Jean-Baptiste Féret received the M.Sc. degree in AgroTIC from the International Center for Higher Education in Agricultural Sciences, Montpellier, France, in 2005, and the Ph.D. degree in physics fundamentals from the Universite Pierre et Marie Curie—Paris 6, Paris, France, in 2009. Currently, he is a PostDoctoral Fellow at the Department of Global Ecology, Carnegie Institution for Science, Stanford, CA. His scientific research focuses on hyperspectral remote sensing of vegetation, including assessment of biophysical properties using radiative transfer modeling and statistical methods, species identification, and image classification using high spectral and spatial resolution imagery.

Gregory P. Asner received the B.S. degree in civil and environmental engineering, the M.A. degree in biogeography, and the Ph.D. degree in environmental, organismic, and population biology from the University of Colorado, Boulder, in 1991, 1995, and 1997, respectively.
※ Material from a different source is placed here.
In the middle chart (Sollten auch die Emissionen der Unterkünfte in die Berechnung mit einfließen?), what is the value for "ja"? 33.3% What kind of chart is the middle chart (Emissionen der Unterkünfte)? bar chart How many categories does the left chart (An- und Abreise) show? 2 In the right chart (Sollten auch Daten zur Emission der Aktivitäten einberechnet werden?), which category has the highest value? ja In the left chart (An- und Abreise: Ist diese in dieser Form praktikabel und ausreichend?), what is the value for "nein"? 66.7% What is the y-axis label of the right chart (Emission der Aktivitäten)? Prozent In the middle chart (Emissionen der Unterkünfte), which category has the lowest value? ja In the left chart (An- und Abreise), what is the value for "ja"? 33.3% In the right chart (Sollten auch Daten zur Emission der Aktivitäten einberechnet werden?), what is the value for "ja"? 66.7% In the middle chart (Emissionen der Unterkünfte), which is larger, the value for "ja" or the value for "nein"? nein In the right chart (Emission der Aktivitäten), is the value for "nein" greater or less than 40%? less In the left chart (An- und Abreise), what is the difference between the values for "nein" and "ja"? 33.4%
Currently, he is a Faculty Member in the Department of Global Ecology, Carnegie Institution for Science, Stanford, CA. He also holds a faculty position in the Department of Environmental Earth System Science, Stanford University, Stanford. His scientific research centers on how human activities alter the composition and functioning of ecosystems at regional scales. He combines field work, airborne and satellite mapping, and computer simulation modeling to understand the response of ecosystems to land use and climate change.